AWS Distro for OpenTelemetry

Container Insights ECS Prometheus

GettingStarted / Container Insights / Container Insights for Prometheus Support

Overview

To collect Prometheus metrics from tasks running on ECS and send it to CloudWatch using AWS Distro for OpenTelemetry Collector (ADOT). You can either run the collector as a sidecar or deploy the collector as its own ECS service for entire cluster. To use the pre-built dashboard in CloudWatch, you need to run a single collector for the entire cluster to attach task and service metadata. ECS tasks with Prometheus endpoints are discovered using extension ecsobserver. (Unlike EKS, there is no builtin discovery for ECS inside prometheus)

Steps

Follow these steps to run the ADOT Collector and Prometheus workload on ECS. You can skip some of them if you already have clusters or tasks running.

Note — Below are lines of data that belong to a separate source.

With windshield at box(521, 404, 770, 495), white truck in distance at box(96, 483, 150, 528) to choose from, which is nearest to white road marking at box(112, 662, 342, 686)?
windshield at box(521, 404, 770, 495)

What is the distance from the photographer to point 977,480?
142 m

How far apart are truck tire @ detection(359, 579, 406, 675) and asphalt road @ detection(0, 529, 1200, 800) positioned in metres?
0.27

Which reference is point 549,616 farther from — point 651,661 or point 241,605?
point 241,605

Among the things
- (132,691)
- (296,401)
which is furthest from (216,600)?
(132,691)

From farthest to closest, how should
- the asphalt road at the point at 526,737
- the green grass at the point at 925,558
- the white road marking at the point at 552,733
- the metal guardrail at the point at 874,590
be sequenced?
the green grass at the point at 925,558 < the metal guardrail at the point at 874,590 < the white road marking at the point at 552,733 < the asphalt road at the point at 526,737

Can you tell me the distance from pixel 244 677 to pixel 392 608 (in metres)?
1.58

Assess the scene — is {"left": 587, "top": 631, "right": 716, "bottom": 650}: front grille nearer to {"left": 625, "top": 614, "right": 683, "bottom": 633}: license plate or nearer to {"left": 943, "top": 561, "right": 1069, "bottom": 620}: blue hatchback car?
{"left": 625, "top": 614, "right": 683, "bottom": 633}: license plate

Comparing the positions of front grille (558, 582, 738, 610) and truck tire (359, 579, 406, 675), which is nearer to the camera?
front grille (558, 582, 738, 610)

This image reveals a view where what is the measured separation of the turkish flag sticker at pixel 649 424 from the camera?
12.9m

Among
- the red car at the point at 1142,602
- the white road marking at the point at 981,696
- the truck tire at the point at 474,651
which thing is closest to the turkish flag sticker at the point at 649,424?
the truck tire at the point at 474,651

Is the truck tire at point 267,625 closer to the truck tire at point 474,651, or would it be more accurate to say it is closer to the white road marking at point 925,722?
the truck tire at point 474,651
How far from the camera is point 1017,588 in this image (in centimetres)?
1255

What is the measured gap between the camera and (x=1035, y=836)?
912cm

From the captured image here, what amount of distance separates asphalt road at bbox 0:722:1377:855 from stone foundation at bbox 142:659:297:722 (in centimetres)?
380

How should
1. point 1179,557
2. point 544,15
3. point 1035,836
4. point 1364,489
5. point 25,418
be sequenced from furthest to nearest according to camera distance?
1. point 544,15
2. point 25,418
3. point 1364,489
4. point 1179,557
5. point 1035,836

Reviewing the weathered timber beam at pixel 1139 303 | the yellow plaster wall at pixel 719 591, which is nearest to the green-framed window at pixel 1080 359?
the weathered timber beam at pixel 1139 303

Create an ECS cluster based on tutorial or follow Appendix to Create ECS cluster with EC2 instances using ecs-cli
Create IAM role and configure IAM policy. Discovery tasks requires extra ECS policies.
Create Configuration as an SSM parameter
Create ECS Task Definition
Deploy ADOT Collector as a replica service with 1 replica
Deploy sample workloads
View logs and metrics in the CloudWatch console
View pre-built CloudWatch dashboards

Permission

For discovering ECS tasks, you need to config IAM policy. For scraping discovered targets, you need to configure network

IAM Policy

Extra IAM policies are required to discover ECS tasks with Prometheus metrics. The full document with existing polices is included in the appendix IAM Policy Document. NOTE: The EC2 policy is required if you use ECS EC2 with bridge network mode. You can remove it if all your tasks are fargate or uses awsvpc network mode.

ec2:DescribeInstances
ecs:ListTasks
ecs:ListServices
ecs:DescribeContainerInstances
ecs:DescribeServices
ecs:DescribeTasks
ecs:DescribeTaskDefinition

Network

For the ADOT Collector to scrape metrics, connectivity between ECS tasks using private ip is required. Depends on how the cluster is created, you may need to configure security group to allow ingress within current VPC as prometheus pull metrics. The default VPC's security group normally allows ingress within VPC out of box, while some CLI tools such as ecs-cli creates new VPC with stricter rules.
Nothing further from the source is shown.